Thursday 12 November 2015

A scientist in the making


In the foothills of the central Andean highlands to the east of Lima is the province of Huarochirí. The ravines here are studded through with mineral and precious metal deposits, and patchwork smallholdings cling to the valley walls. 



Photo: Mylene D'Auriol ©PromPeru
This is the land of the Huarochirí manuscript, a sixteenth century Quechua language document which was forgotten for centuries in the royal library of Madrid. Nowadays its detailed description of the myths, beliefs and traditions of the Huarochirí Indians makes the manuscript a go to text for Andean scholars.

These mountains were also the birthplace and childhood home of Julio C. Tello.  At the small local school in Huarochirí town, Tello’s nickname was Sharuko (Quechua for powerful and irresistible) because of his impulsive and vivacious nature. 

Later in life he served as elected Representative of Parliament for Huarochirí for a decade, during which time he campaigned for the improved education and infrastructure in rural areas needed to reduce the economic and cultural isolation of indigenous communities.

In December 1941 Tello, who was by this time a renowned and distinguished archeologist in his sixties, travelled once again back to his home town. This time to be honoured by induction into the Académia de Ciencias Fisicas.  

In this story, Hernan remembers him telling the tale of his first scientific experiment.


A scientist in the making
In which a young Tello loses his hat

In the evenings at the Huiñay Huayna camp after a hard ten hour day of labour clearing the site, we would sit back and rest under the makeshift shelter which formed our canteen. To one side was the dense tropical Andean forest, on the other a sheer drop to the river below. There, in this beautiful place, in spite of our fatigue, the gentle warmth of the sunset was incentive enough for us to linger a while chatting about the days discoveries.

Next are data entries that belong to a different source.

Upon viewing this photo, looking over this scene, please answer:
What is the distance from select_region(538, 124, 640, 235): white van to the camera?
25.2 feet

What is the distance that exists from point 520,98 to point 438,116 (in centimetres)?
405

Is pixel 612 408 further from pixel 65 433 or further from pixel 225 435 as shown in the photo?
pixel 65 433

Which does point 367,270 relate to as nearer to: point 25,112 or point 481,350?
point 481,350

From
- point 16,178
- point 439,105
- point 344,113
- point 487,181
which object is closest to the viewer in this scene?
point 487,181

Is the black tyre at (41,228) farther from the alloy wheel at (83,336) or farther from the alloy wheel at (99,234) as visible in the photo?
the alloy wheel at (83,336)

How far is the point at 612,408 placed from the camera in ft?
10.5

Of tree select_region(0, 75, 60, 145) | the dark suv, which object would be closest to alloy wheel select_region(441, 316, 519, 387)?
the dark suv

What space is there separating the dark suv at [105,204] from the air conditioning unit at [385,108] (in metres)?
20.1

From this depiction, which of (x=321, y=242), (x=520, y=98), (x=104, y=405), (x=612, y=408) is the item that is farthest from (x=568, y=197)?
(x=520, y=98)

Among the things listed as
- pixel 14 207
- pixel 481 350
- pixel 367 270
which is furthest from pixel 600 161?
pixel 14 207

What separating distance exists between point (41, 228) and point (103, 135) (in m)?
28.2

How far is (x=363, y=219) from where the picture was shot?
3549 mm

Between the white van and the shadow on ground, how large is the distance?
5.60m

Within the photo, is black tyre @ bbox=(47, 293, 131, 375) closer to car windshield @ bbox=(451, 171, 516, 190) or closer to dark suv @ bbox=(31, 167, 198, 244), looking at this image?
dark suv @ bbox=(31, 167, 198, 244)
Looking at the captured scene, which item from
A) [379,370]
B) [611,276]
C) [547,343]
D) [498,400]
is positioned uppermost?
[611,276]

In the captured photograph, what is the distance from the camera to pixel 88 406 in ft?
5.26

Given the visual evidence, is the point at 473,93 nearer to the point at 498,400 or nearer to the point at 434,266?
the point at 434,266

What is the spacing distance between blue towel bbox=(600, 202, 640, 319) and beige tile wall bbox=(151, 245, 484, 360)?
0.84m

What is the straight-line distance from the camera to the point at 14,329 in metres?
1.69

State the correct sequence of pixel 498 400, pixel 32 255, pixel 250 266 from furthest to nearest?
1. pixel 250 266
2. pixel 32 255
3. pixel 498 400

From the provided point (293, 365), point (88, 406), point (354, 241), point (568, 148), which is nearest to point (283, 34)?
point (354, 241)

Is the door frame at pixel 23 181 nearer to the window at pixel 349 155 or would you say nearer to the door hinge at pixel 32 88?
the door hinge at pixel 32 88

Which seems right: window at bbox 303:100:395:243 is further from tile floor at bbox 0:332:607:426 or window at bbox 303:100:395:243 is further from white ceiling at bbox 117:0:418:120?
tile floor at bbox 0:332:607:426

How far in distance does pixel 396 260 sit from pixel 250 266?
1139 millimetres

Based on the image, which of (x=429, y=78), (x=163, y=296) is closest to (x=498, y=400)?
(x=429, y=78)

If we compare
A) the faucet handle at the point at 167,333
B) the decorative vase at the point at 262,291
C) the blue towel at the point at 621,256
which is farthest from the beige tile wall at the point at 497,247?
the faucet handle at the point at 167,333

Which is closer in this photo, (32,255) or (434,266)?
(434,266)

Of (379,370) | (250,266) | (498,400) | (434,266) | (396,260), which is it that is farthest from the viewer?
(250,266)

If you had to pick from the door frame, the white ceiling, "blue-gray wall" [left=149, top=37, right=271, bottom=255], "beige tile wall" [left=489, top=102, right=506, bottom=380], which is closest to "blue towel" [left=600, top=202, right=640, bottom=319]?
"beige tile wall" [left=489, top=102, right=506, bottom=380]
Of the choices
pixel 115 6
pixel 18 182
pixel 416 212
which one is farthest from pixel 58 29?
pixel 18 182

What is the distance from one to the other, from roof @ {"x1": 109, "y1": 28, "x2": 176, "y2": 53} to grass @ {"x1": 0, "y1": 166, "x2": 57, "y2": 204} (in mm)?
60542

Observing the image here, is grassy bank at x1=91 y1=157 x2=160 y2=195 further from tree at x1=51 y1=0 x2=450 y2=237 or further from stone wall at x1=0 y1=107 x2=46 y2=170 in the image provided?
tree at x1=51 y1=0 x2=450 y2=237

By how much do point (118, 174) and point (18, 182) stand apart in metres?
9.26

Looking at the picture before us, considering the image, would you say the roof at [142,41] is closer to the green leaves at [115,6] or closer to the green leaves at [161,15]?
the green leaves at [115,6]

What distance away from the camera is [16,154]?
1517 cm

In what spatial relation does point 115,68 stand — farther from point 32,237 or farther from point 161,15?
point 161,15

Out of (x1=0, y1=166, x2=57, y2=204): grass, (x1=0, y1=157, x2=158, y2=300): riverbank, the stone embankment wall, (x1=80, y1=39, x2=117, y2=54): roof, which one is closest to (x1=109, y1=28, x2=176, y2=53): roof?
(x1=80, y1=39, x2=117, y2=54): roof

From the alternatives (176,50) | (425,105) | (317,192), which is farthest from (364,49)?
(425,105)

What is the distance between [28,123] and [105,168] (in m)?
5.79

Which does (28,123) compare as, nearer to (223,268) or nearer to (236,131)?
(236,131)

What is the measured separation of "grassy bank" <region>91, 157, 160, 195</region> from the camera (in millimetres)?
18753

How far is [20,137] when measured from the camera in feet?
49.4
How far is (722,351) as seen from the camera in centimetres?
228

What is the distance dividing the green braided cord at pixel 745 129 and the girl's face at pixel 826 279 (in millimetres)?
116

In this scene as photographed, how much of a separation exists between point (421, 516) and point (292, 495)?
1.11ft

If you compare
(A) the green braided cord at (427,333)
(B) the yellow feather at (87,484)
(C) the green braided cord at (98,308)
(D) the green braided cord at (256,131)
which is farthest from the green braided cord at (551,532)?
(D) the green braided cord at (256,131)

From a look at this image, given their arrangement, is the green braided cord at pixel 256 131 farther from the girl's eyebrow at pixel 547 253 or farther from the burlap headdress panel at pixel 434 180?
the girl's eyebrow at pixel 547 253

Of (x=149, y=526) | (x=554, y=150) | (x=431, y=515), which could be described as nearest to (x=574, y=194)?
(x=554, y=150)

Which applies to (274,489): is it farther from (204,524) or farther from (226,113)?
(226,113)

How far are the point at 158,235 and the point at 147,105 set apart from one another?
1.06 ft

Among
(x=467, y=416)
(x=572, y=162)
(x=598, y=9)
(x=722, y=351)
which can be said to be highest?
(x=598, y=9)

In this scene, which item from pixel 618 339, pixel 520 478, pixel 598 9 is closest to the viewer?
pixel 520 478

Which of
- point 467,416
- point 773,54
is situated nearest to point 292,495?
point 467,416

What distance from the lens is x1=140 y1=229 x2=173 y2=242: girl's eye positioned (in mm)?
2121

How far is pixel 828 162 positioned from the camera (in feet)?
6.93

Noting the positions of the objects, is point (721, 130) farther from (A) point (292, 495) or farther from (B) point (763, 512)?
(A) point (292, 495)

We exchanged opinions, planned the next day’s projects, shared reminiscences and told jokes. We even set up a little impromptu music ensemble, of which I was laughingly appointed ‘Director’, and we sang songs accompanied robustly on the guitar, and the charango and a set of quena pipes.


It was on one such night that Tello started to reminisce about his remote Andean home town. Mejía Xesspe asked him if at any time during his childhood there had been any sign to predict that he would become the revered scientific man of letters that he now undoubtedly was.

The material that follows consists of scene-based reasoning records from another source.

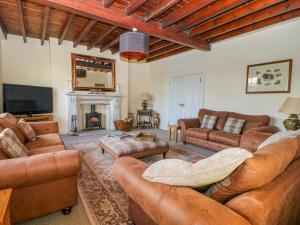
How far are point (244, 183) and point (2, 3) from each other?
179 inches

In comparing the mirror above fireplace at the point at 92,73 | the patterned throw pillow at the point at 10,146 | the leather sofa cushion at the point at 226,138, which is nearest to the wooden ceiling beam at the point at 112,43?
the mirror above fireplace at the point at 92,73

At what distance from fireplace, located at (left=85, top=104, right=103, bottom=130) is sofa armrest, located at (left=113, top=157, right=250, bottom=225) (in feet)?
16.7

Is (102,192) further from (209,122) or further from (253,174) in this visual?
(209,122)

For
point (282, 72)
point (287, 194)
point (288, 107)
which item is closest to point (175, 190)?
point (287, 194)

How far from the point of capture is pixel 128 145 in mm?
2824

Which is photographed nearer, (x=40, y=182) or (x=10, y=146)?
(x=40, y=182)

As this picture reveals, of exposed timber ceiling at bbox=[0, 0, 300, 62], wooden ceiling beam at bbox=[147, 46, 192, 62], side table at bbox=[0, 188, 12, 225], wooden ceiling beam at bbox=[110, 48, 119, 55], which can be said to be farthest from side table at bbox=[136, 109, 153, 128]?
side table at bbox=[0, 188, 12, 225]

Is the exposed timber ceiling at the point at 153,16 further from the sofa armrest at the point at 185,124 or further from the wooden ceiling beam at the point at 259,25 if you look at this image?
the sofa armrest at the point at 185,124

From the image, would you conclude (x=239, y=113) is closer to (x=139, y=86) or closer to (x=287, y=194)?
(x=287, y=194)

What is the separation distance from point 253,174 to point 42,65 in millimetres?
5889

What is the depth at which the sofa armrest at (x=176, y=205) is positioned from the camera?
2.47 ft

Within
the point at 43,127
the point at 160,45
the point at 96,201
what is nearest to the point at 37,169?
the point at 96,201

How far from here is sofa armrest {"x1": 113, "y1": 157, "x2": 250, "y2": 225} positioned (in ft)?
2.47

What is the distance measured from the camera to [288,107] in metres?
2.97
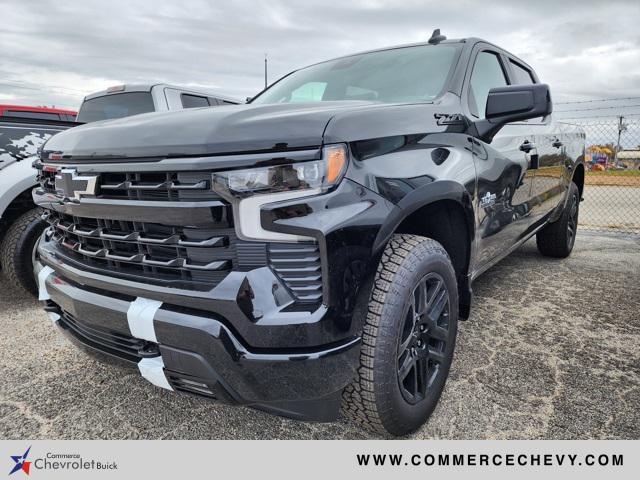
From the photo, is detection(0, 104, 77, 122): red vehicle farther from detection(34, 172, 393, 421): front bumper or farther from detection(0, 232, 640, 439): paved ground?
detection(34, 172, 393, 421): front bumper

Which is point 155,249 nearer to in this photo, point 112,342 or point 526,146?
point 112,342

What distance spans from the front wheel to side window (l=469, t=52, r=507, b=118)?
3.27 feet

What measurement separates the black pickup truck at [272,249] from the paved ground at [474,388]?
37cm

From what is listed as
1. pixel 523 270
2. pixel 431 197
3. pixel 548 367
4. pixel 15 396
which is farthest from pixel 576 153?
pixel 15 396

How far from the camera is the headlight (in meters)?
1.45

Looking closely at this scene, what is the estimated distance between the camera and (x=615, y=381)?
7.72 feet

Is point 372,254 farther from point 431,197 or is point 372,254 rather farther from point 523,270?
point 523,270

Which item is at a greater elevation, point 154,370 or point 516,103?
point 516,103

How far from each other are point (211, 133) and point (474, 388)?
1.72 meters

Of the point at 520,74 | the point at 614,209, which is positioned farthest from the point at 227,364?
the point at 614,209

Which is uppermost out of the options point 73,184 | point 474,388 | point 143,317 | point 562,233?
point 73,184

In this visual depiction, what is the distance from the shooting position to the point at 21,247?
11.1ft

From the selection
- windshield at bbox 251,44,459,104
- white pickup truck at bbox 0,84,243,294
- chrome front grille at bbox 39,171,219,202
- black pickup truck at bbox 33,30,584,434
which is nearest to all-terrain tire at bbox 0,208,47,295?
white pickup truck at bbox 0,84,243,294

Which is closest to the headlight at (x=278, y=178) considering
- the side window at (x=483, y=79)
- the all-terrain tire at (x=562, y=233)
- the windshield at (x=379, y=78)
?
the windshield at (x=379, y=78)
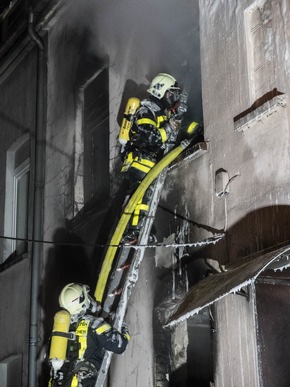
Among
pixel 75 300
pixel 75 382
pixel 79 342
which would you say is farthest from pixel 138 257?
pixel 75 382

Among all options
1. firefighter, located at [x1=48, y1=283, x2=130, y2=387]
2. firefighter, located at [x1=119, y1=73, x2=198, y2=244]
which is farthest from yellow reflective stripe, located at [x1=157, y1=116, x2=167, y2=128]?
firefighter, located at [x1=48, y1=283, x2=130, y2=387]

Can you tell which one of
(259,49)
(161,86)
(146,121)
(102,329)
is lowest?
(102,329)

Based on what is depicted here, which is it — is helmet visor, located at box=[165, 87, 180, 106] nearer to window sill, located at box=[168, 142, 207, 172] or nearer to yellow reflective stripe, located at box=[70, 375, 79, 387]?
window sill, located at box=[168, 142, 207, 172]

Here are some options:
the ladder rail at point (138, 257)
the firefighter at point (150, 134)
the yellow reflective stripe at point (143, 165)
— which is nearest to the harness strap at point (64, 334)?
the ladder rail at point (138, 257)

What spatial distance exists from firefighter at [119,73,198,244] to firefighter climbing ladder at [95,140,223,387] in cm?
10

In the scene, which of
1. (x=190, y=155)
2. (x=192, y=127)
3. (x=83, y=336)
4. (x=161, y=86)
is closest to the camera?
(x=83, y=336)

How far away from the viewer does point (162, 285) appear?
771 centimetres

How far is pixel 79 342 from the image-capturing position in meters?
7.17

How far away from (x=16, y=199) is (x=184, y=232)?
253 inches

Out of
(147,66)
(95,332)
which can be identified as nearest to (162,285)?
(95,332)

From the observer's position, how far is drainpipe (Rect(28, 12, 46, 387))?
9.96 m

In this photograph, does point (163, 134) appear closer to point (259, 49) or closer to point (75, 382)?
point (259, 49)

“Not from what I remember,” he answered.

But it was an interesting question and he fell to thinking, pondering the tips of his boots. We watched the elderly archaeologist as he searched through the farthest corners of his mind, sifting through long forgotten memories. There was an ancestral air to the scene; our expectant attitudes, the aged bronze face, his straw hat and llama poncho. His walking stick was laid across his chest and there in the pinkish light of a setting sun, he was the very personification of an ancient Inca amauta.





“Well, it’s not much,” he continued after a short silence, “but maybe there was something.”

And he told us this story.

“It was a fifteenth of August, the day when Huarochirí celebrates its patron saints. I must have been more or less eight years old, and it was the first time I had ever seen a firework rocket, you know one of those that they use for the fiestas in the small mountain towns. They had strung a rope between two poles across the main square, and a kind of halter. Then while we all watched, they actually shot a carnival dummy across the square. It stopped at the other end, and then flew back.

Naturally for any of you listening now, maybe this is nothing to write home about, but imagine for a small boy, in those times, in a remote country town like Huarochirí, it was something fantastic. I was so mesmerised that there and then on the spot, without a second thought, I decided that using this same scientific system I too could propel anything and make it fly. I was so excited. I couldn’t wait to carry out my first experiment”.

He paused and smiled.

“The first person I asked about the miracle of the moving figure was my father. He told me it was all done with gun powder and ipso facto, don’t ask me how, I went off and got my hands on some gun powder. I suppose it must have been from the carnival men. The thing now was - how to make it work?”

Photo: Mylene D'Auriol ©PromPeru


He continued. “When you are young, you get an idea in your head and there’s no time to stop and think about the consequences. So I rushed off to the garden of my house and set about experimenting with my hat.


Now I should tell you at this point that it was a new straw hat, which until that moment, I had taken care of meticulously. In fact I had put it on precisely that day for the fiesta. Well, that didn’t matter now. I put the hat on the floor and sprinkled some gunpowder around the crown. I took some matches, or more probably it was a burning torch … that would explain how it went up …. and boouf! It was, you might say, a total scientific success.

Of course my poor hat was a disaster; scorched to bits and the rim blown completely off.

I had to run off and hide it away so that no one would notice. Because in those days, in a small town with not much money to spare, a new hat was something. Anything new was as precious as gold dust. You had to guard it with your life, not set fire to it and blow it to bits.”